For an excellent site with illustrations of how to administer sub cu fluids check out http://www.felinecrf.org/giving_sub-qs_giving_set.htm, I have not tried this method, but I believe with a relatively calm cat this will work, and what she says about this being an opportunity for you to spend quality time with your cat she is right on that score. Frequently this treatment is advised for terminally ill cats, though not always, but in such cases we always want to 'do something' and feel helpless. Fluid replacement is something you CAN do and it will add to the comfort and quality of your cat's life, and in many cases extends its life. Learn to do it. The hardest part is the anticipation. Once you get over that you will both be fine, and better off.
Your cat may be dehydrated without showing any obvious symptoms. In a younger cat you can do the skin pull test. If a pinch of skin on the back pops back down right away, you are probably ok. To double check push back the side of the mouth and press gently in on the gum line. If the soft pink color blanches out to white and the pink comes back in a second you're fine. If not, your cat may be dehydrated. The skin pull 'test' is not as accurate for older cats as the skin loses some elasticity, as the cat gets older. This is one other 'test' you can do at home and prepare your vet for a visit. If you see either of the two, skin or gums, get to a vet as soon as you possibly can. Your cat may be dehydrated.
Restraining your cat at home, some tips.
When In Doubt, Isolate and Observe
Whenever you think your cat may be sick, it's best to isolate him in a small-contained area. If you have multiple cats this can help you to isolate any illness as early as possible from contagion, as well as allow you to observer what and how much your cat is eating, drinking and eliminating. If you see your cat straining to go the bathroom, or he seems to be going frequently, if it's a male, go immediately to the nearest vet. If he IS urinating there is a little more time.

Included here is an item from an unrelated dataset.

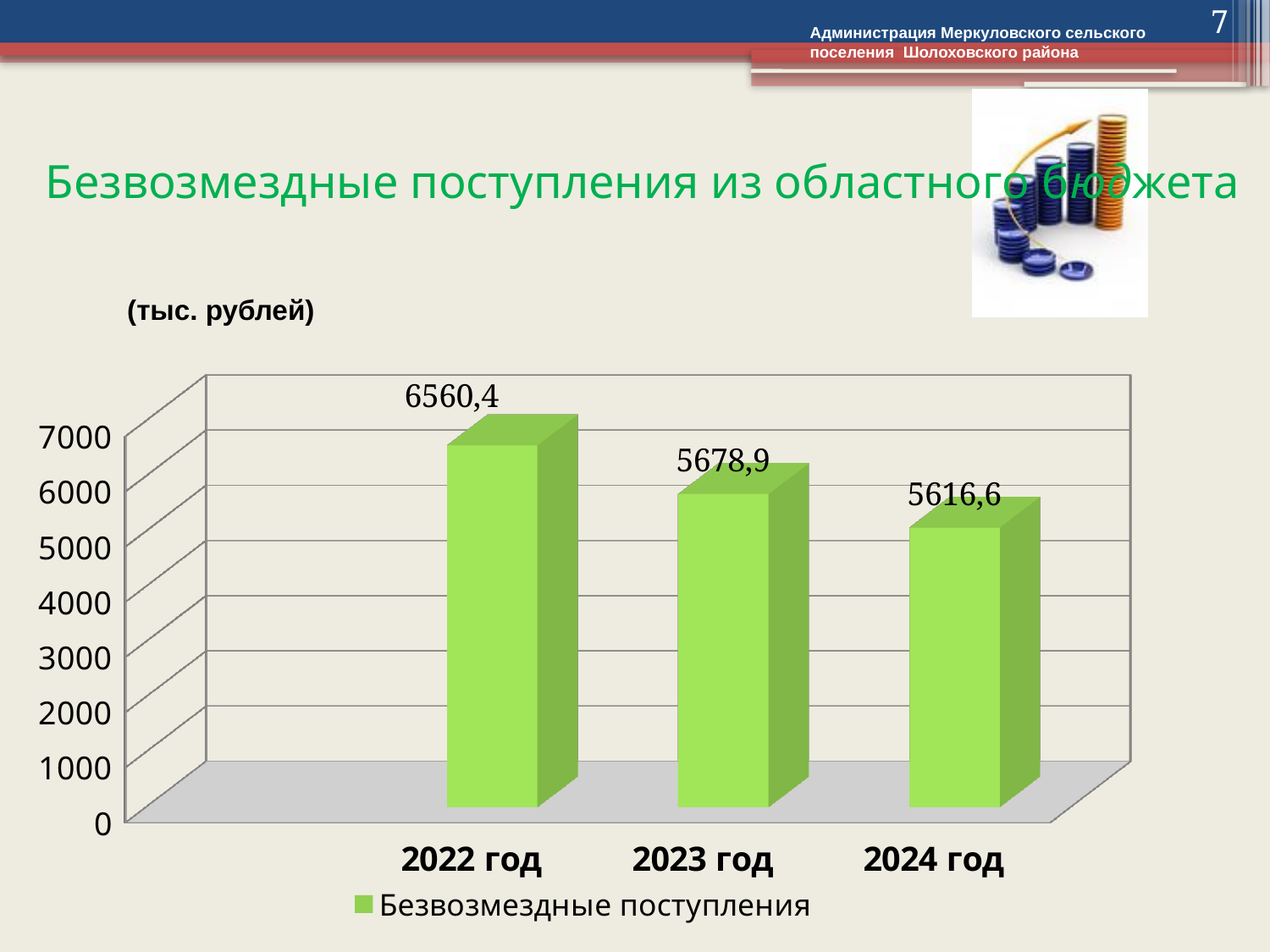
What is the value for 2023 год? 5678,9 Which is larger, the value for 2022 год or the value for 2024 год? 2022 год Is the value for 2023 год greater or less than 6000? less Which year has the highest value? 2022 год What is the value for 2022 год? 6560,4 Which year has the lowest value? 2024 год What is the difference between the values for 2022 год and 2023 год? 881,5 What is the difference between the values for 2023 год and 2024 год? 62,3 How many years are shown on the chart? 3 Do the values rise or fall from 2022 год to 2024 год? fall What kind of chart is shown on the slide? bar chart What is the value for 2024 год? 5616,6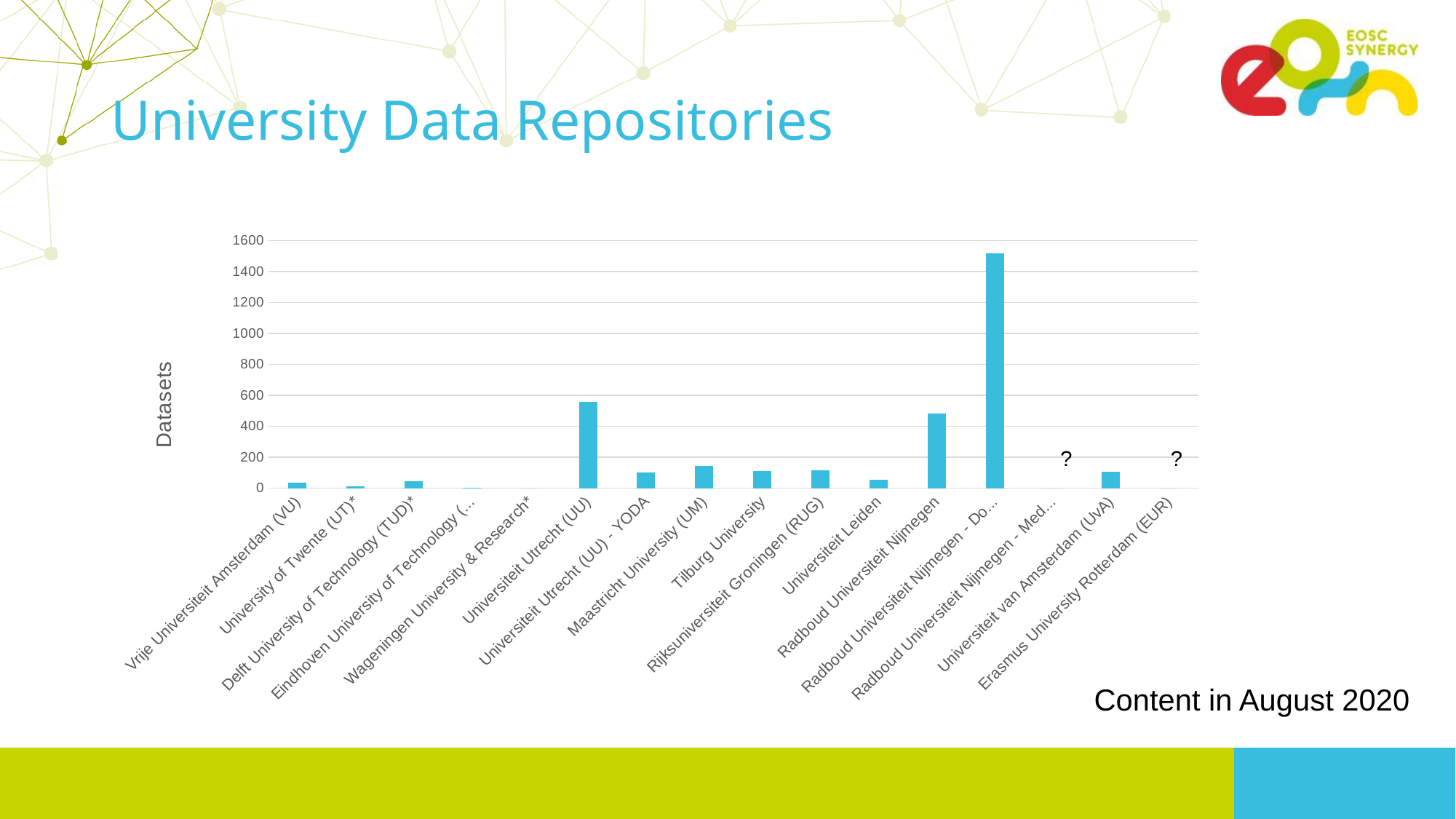
What is the title of the slide containing the chart? University Data Repositories Which has more datasets, Universiteit Utrecht (UU) or Radboud Universiteit Nijmegen? Universiteit Utrecht (UU) Is the value for Universiteit Utrecht (UU) greater or less than 400? greater Which university has the highest number of datasets in the chart? Radboud Universiteit Nijmegen - Do... Is the value for Radboud Universiteit Nijmegen - Do... greater or less than 1400? greater What is the label of the vertical axis? Datasets Is the value for Maastricht University (UM) greater or less than 200? less Which has more datasets, Radboud Universiteit Nijmegen - Do... or Universiteit Utrecht (UU)? Radboud Universiteit Nijmegen - Do... What kind of chart is shown on the slide? bar chart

If he is spraying, that counts. Use crystal litter or white paper, or a white cloth, or anything torn up so that you can see if there is a change in the color of the urine. Normal feline urine is some shade of yellow. Any tinge of red, brown, rust, is quite probably blood.
In the case of a sick cat it is not cruel to isolate him. He will likely want to be left alone to some extent and find comfort in having his needs met in a more quiet and closed area. This way he can rest and you can observe his behavior without any intrusions. Many cats will isolate themselves when they are not feeling well. This way you are doing it for them, only you can then observe their activity more clearly. It is also easier to medicate a cat when you don't have to find him first.
Here is a photo of an isolation cage fitted out with fluid therapy equipment and other niceties. I have a small refrigerator for medications, food and water bowls, plenty of clean blankets and bedding, a sink nearby, and all my supplies in one room. If you don't have this type of space a small quiet bathroom will do.